Shortfall amortization installments are calculated using the applicable interest rates for the plan year in which the shortfall amortization base was determined, the IRS said. The shortfalls aren't redetermined in the succeeding plan years, regardless of whether interest rates have changed under Section 430(h)(2) for those plan years, the IRS said.
In addition, the installments aren't redetermined if the valuation date for a plan changes after the plan year that the shortfall amortization base was established, the IRS said.
“In such a case, the dates on which the installments are assumed to be paid are changed to the anniversaries of the new valuation date, and the difference in present value attributable to this change is reflected in any new shortfall amortization base,” the IRS said.
Shortfall amortization bases are established for a plan year only if the value of plan assets is less than the funding target for the plan year. The base, which can be positive or negative, is equal to the funding shortfall for the plan year, “minus the sum of the present values of any remaining shortfall amortization installments and waiver amortization installments,” the rules said.
The final regulations' rules for accelerated quarterly contributions for plans that have funding shortfalls are similar to those in IRS Notice 89-52, but have been updated to reflect statutory changes, the IRS said.

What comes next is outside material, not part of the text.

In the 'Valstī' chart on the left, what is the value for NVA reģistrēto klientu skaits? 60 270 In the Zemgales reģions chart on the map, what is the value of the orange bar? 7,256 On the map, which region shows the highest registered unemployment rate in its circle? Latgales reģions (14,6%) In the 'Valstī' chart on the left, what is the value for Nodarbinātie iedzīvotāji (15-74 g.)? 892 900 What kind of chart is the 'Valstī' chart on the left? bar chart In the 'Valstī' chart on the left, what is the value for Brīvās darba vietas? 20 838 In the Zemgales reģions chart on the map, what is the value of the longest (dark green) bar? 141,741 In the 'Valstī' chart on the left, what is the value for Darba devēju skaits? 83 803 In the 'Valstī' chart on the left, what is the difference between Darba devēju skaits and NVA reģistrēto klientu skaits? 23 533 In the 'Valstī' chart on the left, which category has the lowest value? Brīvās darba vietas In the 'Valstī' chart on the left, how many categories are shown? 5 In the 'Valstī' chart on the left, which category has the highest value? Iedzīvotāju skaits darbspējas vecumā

In a case in which a plan has a funding shortfall for the preceding plan year, the employer maintaining the plan must make required quarterly payments for the current plan year, the regulations said.
“The amount of each required quarterly installment is equal to 25 percent of the required annual payment. For this purpose, the required annual payment is equal to the lesser of 90 percent of the minimum required contribution under section 430(a) for the plan year or 100 percent of the minimum required contribution under section 430(a)” for the previous plan year, the IRS said.
The final regulations also provide rules on the liquidity requirements that generally apply for plans that are required to make quarterly contributions, the IRS said.
If a plan sponsor is required to submit quarterly payments under Section 430(j)(3), the sponsor is considered to have failed to pay “the full amount of the required installment for a quarter to the extent that the value of the liquid assets contributed after the end of that quarter and on or before the due date for the installment is less than the liquidity shortfall” for that quarter, the IRS said.
Because of this, to satisfy the quarterly contribution requirement, liquid assets amounting to the shortfall must be contributed after the end of that quarter and on or before the due date for that quarter's installment, the IRS said.
The final regulations set forth definitions that apply for purposes of applying the excise tax rules of Section 4971 that the PPA modified. The final rules generally retain the definitions in the proposed rules, but were modified to reflect changes to the tax code made by the Cooperative and Small Employer Charity Pension Flexibility Act of 2014, the IRS said.
The rules are applicable for plan years beginning on or after Jan. 1, 2016, and are effective upon publication in the Federal Register, which is scheduled for Sept. 9.